Foto: Reuters

El canadiense Joshua Boyle, quien ha pasado cinco años secuestrado en Afganistán junto a su esposa estadounidense y sus tres hijos, ha revelado tras su liberación que los talibán que los mantenían retenidos violaron a su mujer y asesinaron a otra de sus hijas, nacida en cautividad.

“La estupidez y la maldad de la Red Haqqani por secuestrar a un peregrino y a su esposa embarazada que trabajaban para ayudar a los aldeanos solo puede ser eclipsada por la estupidez y maldad de autorizar el asesinato de mi hija bebé, la mártir Boyle, en represalia por mi repetida negativa a aceptar una oferta que me habían hecho los infieles criminales de la Red Haqqani”, ha explicado Boyle.

Boyle explicó que viajó a Afganistán para ayudar “a la minoría más necesitada del mundo: los aldeanos comunes que viven en las zonas profundas de Afganistán controladas por los talibán”. Así, ha pedido “justicia” por lo ocurrido y ha asegurado que no permitirá que la Red Haqqani debilite el compromiso de su familia para “hacer lo correcto, cueste lo que cueste”.

La familia llegó en la noche del viernes al Aeropuerto Pearson de Toronto, donde Boyle declaró a la prensa que su objetivo es construir un “hogar seguro” para sus tres hijos.

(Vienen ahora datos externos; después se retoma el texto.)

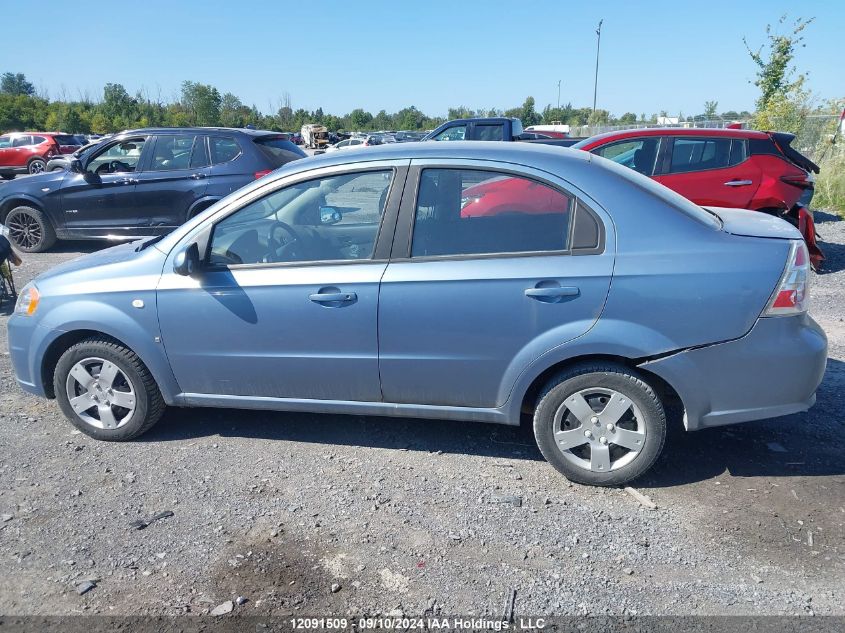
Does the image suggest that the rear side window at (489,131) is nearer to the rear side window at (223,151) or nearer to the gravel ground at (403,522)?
the rear side window at (223,151)

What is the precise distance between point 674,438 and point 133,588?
10.3 ft

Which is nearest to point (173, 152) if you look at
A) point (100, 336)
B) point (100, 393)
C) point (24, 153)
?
point (100, 336)

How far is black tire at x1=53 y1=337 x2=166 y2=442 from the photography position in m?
4.12

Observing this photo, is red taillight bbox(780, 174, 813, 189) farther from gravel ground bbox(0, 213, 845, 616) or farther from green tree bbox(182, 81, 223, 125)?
green tree bbox(182, 81, 223, 125)

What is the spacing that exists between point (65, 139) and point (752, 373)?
31.7 metres

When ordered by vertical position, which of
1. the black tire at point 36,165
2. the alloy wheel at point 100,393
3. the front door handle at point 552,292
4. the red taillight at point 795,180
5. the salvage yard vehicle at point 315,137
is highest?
the front door handle at point 552,292

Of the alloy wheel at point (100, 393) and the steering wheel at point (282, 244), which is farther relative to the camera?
the alloy wheel at point (100, 393)

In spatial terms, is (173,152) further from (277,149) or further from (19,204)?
(19,204)

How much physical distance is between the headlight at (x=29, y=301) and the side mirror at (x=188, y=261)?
1.09 m

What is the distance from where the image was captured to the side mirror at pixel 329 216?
4.02m

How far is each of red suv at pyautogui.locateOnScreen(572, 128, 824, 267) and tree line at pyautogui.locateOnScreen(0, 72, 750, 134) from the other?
1309 inches

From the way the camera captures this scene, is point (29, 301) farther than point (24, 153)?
No

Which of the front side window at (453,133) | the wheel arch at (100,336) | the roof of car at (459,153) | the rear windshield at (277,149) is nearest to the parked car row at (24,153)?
the front side window at (453,133)

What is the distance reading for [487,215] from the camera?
376 cm
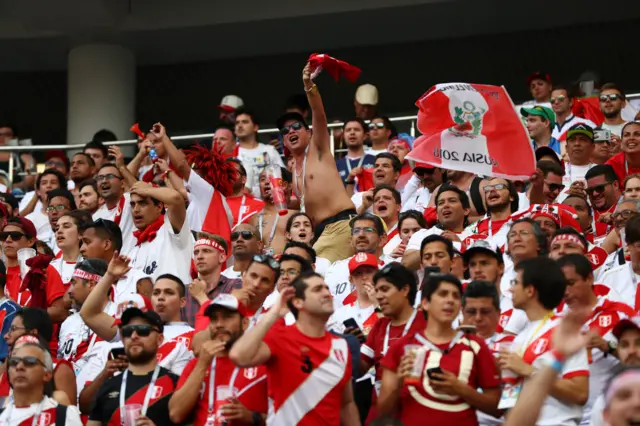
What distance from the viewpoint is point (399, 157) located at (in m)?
14.8

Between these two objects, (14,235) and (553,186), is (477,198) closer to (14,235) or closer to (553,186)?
(553,186)

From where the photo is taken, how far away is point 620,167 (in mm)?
13195

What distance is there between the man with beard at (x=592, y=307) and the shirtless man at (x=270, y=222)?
4.24m

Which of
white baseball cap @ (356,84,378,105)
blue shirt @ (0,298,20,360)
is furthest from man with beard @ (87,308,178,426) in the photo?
white baseball cap @ (356,84,378,105)

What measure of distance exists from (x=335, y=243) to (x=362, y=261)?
1847 millimetres

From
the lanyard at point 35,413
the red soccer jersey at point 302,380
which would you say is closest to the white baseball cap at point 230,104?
the lanyard at point 35,413

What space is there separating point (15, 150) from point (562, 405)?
12.5 m

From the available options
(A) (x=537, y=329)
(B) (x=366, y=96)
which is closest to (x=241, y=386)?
(A) (x=537, y=329)

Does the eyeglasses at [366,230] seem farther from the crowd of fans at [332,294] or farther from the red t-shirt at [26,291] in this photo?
the red t-shirt at [26,291]

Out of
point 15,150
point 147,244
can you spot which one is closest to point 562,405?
point 147,244

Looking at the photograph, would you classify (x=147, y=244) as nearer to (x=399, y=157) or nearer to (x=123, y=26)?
(x=399, y=157)

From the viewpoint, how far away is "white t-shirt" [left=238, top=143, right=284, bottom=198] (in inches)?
615

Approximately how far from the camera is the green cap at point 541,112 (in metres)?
15.0

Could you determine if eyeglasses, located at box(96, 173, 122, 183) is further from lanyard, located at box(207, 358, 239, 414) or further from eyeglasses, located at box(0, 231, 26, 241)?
lanyard, located at box(207, 358, 239, 414)
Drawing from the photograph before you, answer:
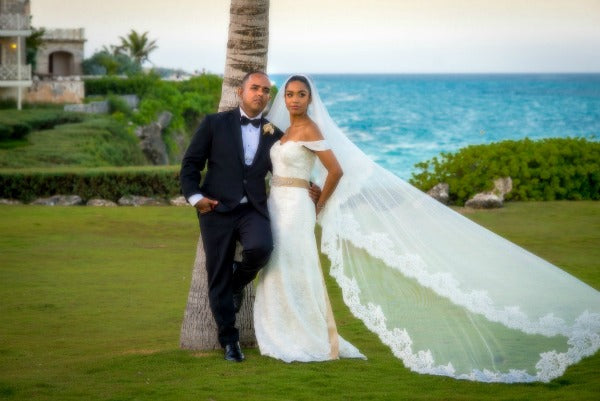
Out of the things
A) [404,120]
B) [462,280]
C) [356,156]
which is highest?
[356,156]

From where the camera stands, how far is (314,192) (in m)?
8.44

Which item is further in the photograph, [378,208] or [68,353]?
[68,353]

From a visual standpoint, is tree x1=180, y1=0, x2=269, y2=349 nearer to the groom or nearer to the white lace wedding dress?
the groom

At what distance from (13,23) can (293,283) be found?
56125 millimetres

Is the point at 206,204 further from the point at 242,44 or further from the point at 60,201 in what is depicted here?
the point at 60,201

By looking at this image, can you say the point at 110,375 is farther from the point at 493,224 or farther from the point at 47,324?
the point at 493,224

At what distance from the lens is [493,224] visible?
20.2m

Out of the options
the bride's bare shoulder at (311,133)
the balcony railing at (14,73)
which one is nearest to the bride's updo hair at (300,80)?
the bride's bare shoulder at (311,133)

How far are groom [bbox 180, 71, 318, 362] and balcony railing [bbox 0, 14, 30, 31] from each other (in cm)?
5539

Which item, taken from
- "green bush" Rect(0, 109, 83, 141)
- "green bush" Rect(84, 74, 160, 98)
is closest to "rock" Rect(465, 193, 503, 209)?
"green bush" Rect(0, 109, 83, 141)

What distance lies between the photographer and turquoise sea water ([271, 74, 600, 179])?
8750 cm

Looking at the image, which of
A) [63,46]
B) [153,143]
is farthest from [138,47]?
[153,143]

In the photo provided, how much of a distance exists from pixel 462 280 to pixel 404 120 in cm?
10370

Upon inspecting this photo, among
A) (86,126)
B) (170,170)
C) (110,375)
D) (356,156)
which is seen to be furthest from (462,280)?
(86,126)
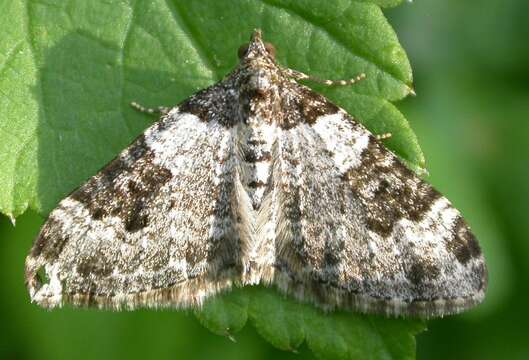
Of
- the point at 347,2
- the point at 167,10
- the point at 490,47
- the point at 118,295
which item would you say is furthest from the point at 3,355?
the point at 490,47

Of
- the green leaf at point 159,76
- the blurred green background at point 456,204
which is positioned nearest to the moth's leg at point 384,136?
the green leaf at point 159,76

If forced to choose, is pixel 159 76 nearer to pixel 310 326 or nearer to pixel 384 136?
pixel 384 136

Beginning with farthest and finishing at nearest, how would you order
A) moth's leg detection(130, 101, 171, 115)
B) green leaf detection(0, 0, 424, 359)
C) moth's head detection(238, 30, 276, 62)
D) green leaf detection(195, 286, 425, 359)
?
moth's leg detection(130, 101, 171, 115), moth's head detection(238, 30, 276, 62), green leaf detection(0, 0, 424, 359), green leaf detection(195, 286, 425, 359)

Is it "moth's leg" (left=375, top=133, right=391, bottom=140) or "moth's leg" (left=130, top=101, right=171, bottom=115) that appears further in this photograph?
"moth's leg" (left=130, top=101, right=171, bottom=115)

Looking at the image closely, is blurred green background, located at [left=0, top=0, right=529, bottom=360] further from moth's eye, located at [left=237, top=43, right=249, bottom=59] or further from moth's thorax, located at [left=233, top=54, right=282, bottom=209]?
moth's eye, located at [left=237, top=43, right=249, bottom=59]

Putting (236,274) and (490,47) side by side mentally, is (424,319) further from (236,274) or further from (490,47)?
(490,47)

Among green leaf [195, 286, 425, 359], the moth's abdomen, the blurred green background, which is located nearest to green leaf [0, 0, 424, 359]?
green leaf [195, 286, 425, 359]
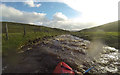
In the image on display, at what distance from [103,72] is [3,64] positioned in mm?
13922

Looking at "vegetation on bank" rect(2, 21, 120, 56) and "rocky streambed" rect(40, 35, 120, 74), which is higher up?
"vegetation on bank" rect(2, 21, 120, 56)

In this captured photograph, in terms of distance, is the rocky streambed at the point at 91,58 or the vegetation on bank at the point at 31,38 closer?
the rocky streambed at the point at 91,58

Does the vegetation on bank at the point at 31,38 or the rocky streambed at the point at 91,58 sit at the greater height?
the vegetation on bank at the point at 31,38

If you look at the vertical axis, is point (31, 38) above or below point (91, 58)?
above

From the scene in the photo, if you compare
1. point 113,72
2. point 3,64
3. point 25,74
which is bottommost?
point 113,72

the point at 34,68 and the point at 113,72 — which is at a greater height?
the point at 34,68

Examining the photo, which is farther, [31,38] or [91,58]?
[31,38]

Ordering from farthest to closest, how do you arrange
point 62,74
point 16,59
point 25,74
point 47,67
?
1. point 16,59
2. point 47,67
3. point 25,74
4. point 62,74

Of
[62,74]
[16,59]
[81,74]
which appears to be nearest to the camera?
[62,74]

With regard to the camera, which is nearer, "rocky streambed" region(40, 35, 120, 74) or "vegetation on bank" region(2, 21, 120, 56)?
"rocky streambed" region(40, 35, 120, 74)

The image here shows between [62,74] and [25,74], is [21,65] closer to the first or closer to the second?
[25,74]

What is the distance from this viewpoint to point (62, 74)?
24.0ft

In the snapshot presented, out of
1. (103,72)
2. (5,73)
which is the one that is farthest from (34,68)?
(103,72)

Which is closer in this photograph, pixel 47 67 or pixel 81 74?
pixel 81 74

La estadounidense Caitlan Coleman y su marido canadiense Joshua Boyle fueron secuestrados en 2012 cuando viajaban por Afganistán por la Red Haqqani, aliada de los talibán. Coleman estaba embarazada de su primer hijo cuando fueron secuestrados y ya en cautiverio dio a luz a dos hijos más, otro niño y una niña.

El Ejército paquistaní anunció el pasado jueves la liberación de los cinco miembros de la familia en una operación resultado de la información de Inteligencia aportada por Estados Unidos después de que los captores atravesaran la frontera de Afganistán y Pakistán.